The relative flatness in speedup from 8B to 70B parameters—contrasted with the upper jump at 340B—reflects how block-based scaling interacts with model and hardware characteristics. MXFP8 assigns a shared scaling factor to every 32-element block, which might introduce additional memory access overhead for mid-sized models. Nevertheless, as model size increases and computation becomes the dominant bottleneck (as seen with Nemotron 340B), the efficiency advantages of block-wise FP8 turn out to be more pronounced, resulting in the observed peak speedup.
These results highlight the architectural strengths of the Blackwell (B200) platform, whose Tensor Cores and memory hierarchy are optimized for microscaling formats like MXFP8. This allows high throughput and stable convergence, whilst models scale into the lots of of billions of parameters. The block-level scaling approach of MXFP8 effectively balances dynamic range and computational efficiency, delivering reliable acceleration while mitigating risks of numerical instability.
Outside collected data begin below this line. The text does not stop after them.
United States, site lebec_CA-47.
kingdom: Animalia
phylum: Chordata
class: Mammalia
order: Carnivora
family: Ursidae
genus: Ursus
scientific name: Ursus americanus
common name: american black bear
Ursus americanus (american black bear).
This consistency reflects the architectural advancements of NVIDIA Blackwell architecture, which was purpose-built to maximise efficiency for lower-precision formats like FP8 and, specifically, for block-based scaling approaches corresponding to MXFP8. The B200 Tensor Cores and advanced memory hierarchy are optimized for these microscaling formats, enabling high throughput and efficient memory utilization whilst model sizes proceed to extend. With MXFP8, each block of 32 values shares a scaling factor, striking a balance between dynamic range and computational efficiency. This approach allows for robust acceleration while minimizing the chance of numerical instability—a key consideration when pushing models to ever-larger scales.
How does NVIDIA GB200 Grace Blackwell Superchip compare to NVIDIA Blackwell architecture?
The comparison between GB200 and B200 highlights how architectural integration and system design can translate into tangible performance gains for large-scale AI workloads. Each are built on NVIDIA Blackwell architecture, however the GB200 superchip combines two B200 GPUs with a Grace CPU, interconnected through NVIDIA NVLink, leading to a unified memory domain and exceptionally high memory bandwidth.


Start with practical FP8 training
A transparent pattern emerges from these benchmarks: for dense models, the larger the model, the larger the speedup with FP8. It is because as model size increases, the variety of matrix multiplications (GEMMs) grows rapidly, and these operations profit most from the reduced precision and better throughput of FP8. In large dense models, FP8 enables dramatic efficiency gains, making it possible to coach and fine-tune ever-larger language models with less time and compute.
These empirical results reinforce the particular strengths and tradeoffs of every FP8 scaling recipe detailed on this post and display that each per-tensor and MXFP8 approaches deliver significant speedup and convergence advantages over BF16.
Able to try these techniques yourself? Explore the FP8 recipes to start with practical FP8 training configurations and code.